── STUDY TEXT

That’s a question we hear often. With kindergarten information meetings scheduled and registration for public school programs beginning, many parents of eligible children are thinking about their options, and trying to imagine how their children might fare. There are also families with children who are not “age eligible” for kindergarten. These families may be considering preschool options with the thought that their children might be ready for something different.

In both situations, a transitional kindergarten program can serve as a bridge and offer children the gift of time to develop socially, emotionally, physically or academically. At the Learning Circle, the curriculum is geared to meet the developmental needs of five year olds, but is adapted to meet the unique and individual needs of each child as they grow. Children are challenged in those areas in which they need challenge, and supported in those areas of development in which they are less secure. Class size is small to assure individual attention, and the setting is warm, flexible and nurturing. There are projects and other experiences that support skill development and challenge children academically, as well as extended time for creative use of open-ended materials and play. Having this extra year to grow can make a tremendous difference to children’s confidence in their ability to learn and express themselves fully in a school setting.

A transitional kindergarten program can serve as a bridge and offer children the gift of time to develop socially, emotionally, physically or academically.

Age eligibility for kindergarten may also be worth thinking about well before your child is five. If you have a younger child who will miss the age requirements for kindergarten when the time comes, you may see your almost three year old as ready to start preschool, but may worry about the prospect of three preschool years before kindergarten. If this is the case, consider asking questions about the ways each prospective program you visit can individualize curriculum so that your child is both supported and challenged at each point of their development. Considering these issues early can help reduce the number of transitions in your child’s early school experiences.

────

▶ **EXERCISE OBJECTIVE**:
Reproduce the part of the transitional kindergarten text that begins with the words "That’s a question" and ends after the words "for something different.".

── GIVEN DATA

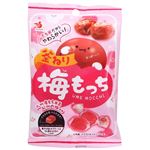 セイカ 梅もっち 32g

────

▶ **SOLUTION BELOW**:
That’s a question we hear often. With kindergarten information meetings scheduled and registration for public school programs beginning, many parents of eligible children are thinking about their options, and trying to imagine how their children might fare. There are also families with children who are not “age eligible” for kindergarten. These families may be considering preschool options with the thought that their children might be ready for something different.